## Start EXCERPT TO READ

The British government will continue to use its army as an imperialist battering ram for as long as such actions continue to receive support from a large proportion of the British population, and awards ceremonies such as the “Millies” will only fuel that support. It is time for the silent millions who do not support British involvement in wars to stand up not only in the occasional – albeit impressive – street protest, but also on a daily basis.
There needs to be a recognised symbol for those who are brave enough to show their disdain for the army in public. Perhaps an appropriate gesture would be to serve a white feather with pints of beer to those who have enlisted or those who have encouraged others to do so, as a symbol of peace and of the cowardice of those who would seek to bully countries into submission using guns and bombs.
The Helmand province of southern Afghanistan is mainly a desert, although the Helmand River provides extensive irrigation for agriculture. The main crop is poppies, and this region produces nearly half of all of the world’s supply of opium. It has also been the epicentre of intense fighting between first American, and then British occupying forces and the Taleban.

## End EXCERPT TO READ
## Start PROVIDED MATERIAL

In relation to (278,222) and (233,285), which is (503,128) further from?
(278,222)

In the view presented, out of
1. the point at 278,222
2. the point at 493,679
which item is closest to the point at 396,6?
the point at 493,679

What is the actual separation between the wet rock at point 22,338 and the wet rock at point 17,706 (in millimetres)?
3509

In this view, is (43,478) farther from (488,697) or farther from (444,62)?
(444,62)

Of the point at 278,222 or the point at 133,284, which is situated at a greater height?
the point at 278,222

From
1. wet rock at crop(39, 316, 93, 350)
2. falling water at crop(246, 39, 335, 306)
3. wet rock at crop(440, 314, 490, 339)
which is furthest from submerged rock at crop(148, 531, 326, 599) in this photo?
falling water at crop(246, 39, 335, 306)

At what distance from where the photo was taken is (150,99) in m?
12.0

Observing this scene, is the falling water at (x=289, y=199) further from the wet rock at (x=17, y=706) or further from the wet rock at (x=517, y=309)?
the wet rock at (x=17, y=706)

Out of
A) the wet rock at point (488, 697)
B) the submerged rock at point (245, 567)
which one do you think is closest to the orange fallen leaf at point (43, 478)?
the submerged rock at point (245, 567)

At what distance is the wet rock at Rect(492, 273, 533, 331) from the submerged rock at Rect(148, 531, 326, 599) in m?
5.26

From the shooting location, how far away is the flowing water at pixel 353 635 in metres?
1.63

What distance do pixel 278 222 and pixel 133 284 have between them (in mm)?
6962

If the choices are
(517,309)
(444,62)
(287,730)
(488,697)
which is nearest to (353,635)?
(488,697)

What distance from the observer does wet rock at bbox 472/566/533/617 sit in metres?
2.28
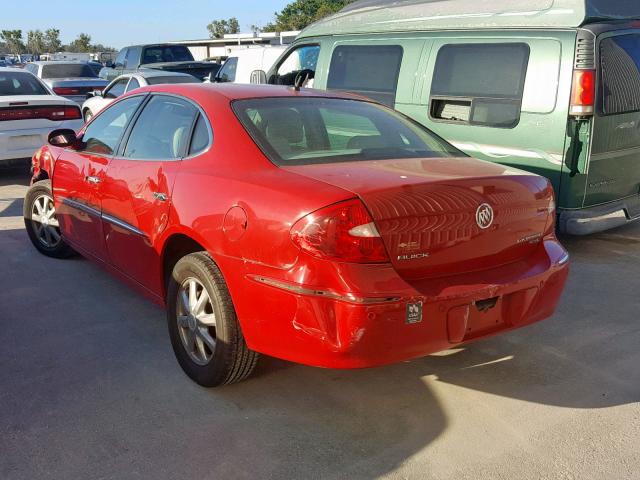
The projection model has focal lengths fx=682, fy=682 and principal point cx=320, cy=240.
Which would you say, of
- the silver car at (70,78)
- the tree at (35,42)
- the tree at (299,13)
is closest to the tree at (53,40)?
the tree at (35,42)

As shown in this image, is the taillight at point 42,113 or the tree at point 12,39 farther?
the tree at point 12,39

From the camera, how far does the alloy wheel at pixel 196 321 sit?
138 inches

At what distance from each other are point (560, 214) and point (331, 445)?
357 centimetres

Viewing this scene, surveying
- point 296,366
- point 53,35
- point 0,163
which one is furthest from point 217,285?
point 53,35

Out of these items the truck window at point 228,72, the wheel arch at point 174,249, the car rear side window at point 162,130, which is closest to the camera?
the wheel arch at point 174,249

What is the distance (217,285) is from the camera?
3.32 metres

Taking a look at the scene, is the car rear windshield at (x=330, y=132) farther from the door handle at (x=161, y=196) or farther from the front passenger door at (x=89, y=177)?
the front passenger door at (x=89, y=177)

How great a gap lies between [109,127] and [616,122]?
13.5 feet

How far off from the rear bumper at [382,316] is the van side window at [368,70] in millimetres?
4454

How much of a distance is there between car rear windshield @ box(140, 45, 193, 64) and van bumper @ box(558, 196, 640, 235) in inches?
597

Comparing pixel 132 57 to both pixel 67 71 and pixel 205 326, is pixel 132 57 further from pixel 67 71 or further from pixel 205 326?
pixel 205 326

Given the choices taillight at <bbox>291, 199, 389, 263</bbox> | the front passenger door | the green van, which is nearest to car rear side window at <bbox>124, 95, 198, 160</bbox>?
the front passenger door

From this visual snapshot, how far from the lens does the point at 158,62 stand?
18.7 metres

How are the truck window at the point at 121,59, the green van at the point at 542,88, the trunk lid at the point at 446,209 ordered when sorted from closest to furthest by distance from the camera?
the trunk lid at the point at 446,209 → the green van at the point at 542,88 → the truck window at the point at 121,59
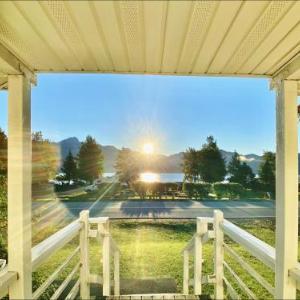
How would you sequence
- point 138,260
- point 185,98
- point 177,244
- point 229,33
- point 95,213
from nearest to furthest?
point 229,33 → point 138,260 → point 177,244 → point 95,213 → point 185,98

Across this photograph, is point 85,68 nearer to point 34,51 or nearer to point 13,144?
point 34,51

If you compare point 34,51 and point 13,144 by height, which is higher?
point 34,51

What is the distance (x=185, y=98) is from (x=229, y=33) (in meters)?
21.8

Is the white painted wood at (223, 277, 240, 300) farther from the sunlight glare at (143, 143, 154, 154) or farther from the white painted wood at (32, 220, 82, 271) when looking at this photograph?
the sunlight glare at (143, 143, 154, 154)

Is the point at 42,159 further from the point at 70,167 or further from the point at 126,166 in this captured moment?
the point at 126,166

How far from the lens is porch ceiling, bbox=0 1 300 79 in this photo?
1171 mm

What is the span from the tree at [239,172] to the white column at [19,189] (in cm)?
1825

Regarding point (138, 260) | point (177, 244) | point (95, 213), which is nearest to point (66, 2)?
point (138, 260)

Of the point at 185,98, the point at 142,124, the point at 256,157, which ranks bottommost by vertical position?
the point at 256,157

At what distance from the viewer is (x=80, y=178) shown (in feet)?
65.1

## End PROVIDED MATERIAL

TO-DO LIST:
**1.** In the excerpt on the British army:
(a) What awards ceremony will only fuel support for the army's actions?
(b) What item would be served with pints of beer as a symbol?
(c) What is the main crop of the Helmand province?
**2.** Can you copy out the stretch of the excerpt on the British army from "The Helmand province" through "and the Taleban.", word for word?
**3.** What comes next in the excerpt on the British army? Write a continuation beginning after its last sentence.

ANSWERS TO THE TASKS:
**1.**
(a) The "Millies."
(b) A white feather.
(c) Poppies.

**2.**
The Helmand province of southern Afghanistan is mainly a desert, although the Helmand River provides extensive irrigation for agriculture. The main crop is poppies, and this region produces nearly half of all of the world’s supply of opium. It has also been the epicentre of intense fighting between first American, and then British occupying forces and the Taleban.

**3.**
Last Saturday it was announced that another British soldier had died in Helmand, bringing the total British casualties in the eight-year war in Afghanistan to a round figure of 150. In Iraq the British army has lost closer to 200 soldiers. To those who share the petty-minded, flag-waving mentality prevalent in a tiny nation with a disproportionate ego, these people are heroes, and are always labelled as such by the British press.
This hero-worship reached its hysterical zenith last December when Sky 1 screened an awards ceremony which had apparently been dreamt up by Prince Charles and sponsored by The Sun newspaper. The ceremony was criticised by readers of others newspapers as being a cynical attempt on the part of The Sun to increase its circulation and by veterans’ associations as a glossing over of the real issues for survivors.
A DROP IN THE OCEAN
Despite the criticism, the programme was a success among that alarmingly large sector of the British population that still believes that if you take a gun and invade a foreign country and kill civilians in order to take control of natural resources you are a conquering hero. Prince Charles himself declared:
...as I speak many members of our Armed Forces are far away from their families, working in austere, challenging and often dangerous environments.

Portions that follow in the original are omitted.